O MÍSTICO SELVAGEM
Em tradução primorosa, a
Correspondência de Rimbaud
revela a gênese do poeta maldito e do explorador colonial
Silviano Santiago*
Em 1924, o jovem Carlos Drummond escreve a Mário
de Andrade: "Nasci em Minas, quando devera nascer (não
veja cabotinismo nesta confissão, peço-lhe!) em Paris.
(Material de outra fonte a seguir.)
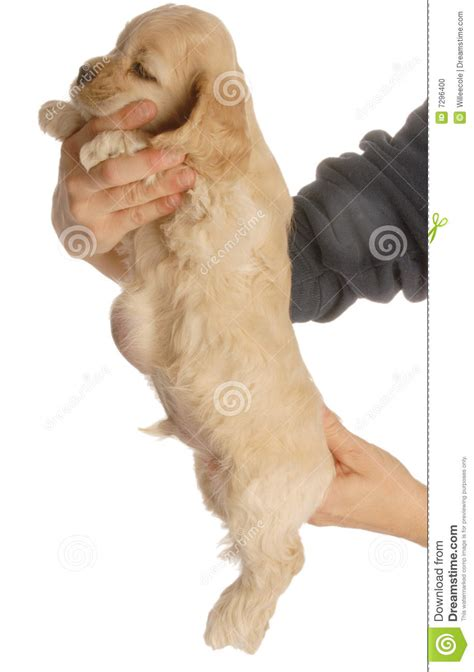 umbilical hernia in puppies with umbilical hernia stock photo image 7296400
O meio em que vivo me é estranho: sou um exilado". Em
1879, o jovem Arthur Rimbaud (1854-91) escrevia de Charleville a
seu mentor: "Minha cidade natal é supremamente idiota
entre todas as cidades pequenas da província. Estamos exilados
em nossa própria pátria!!!".
A sensação de exílio no
torrão natal tem repercussões por personagens como
Emma Bovary, de Gustave Flaubert, ou Luísa, de Eça
de Queirós, e pelos poemas de Cesário Verde e reafirma
a posição de Paris como centro do projeto cultural
e artístico ocidental.
Marca de nascença
O exílio é marca de nascença
e, no caso de Flaubert e de Eça, serve para reforçar
o drama da frustração sentimental da mulher burguesa,
conhecido por bovarismo. Em Drummond e Rimbaud, a província
é o berço onde a revolta artística do poeta
se amamenta de maneira voraz e contraditória. Lá é
que nasce o "albatroz", para retomar a metáfora
de Charles Baudelaire para o poeta gauche. Em carta ao poeta Theodore
de Banville, Rimbaud proclama o futuro sucesso em Paris, resgatando
expressão do Renascimento italiano: "Anch'io, senhores
jornalistas, serei parnasiano!". E complementa: "Não
sei o que tenho dentro de mim... que quer subir à tona...".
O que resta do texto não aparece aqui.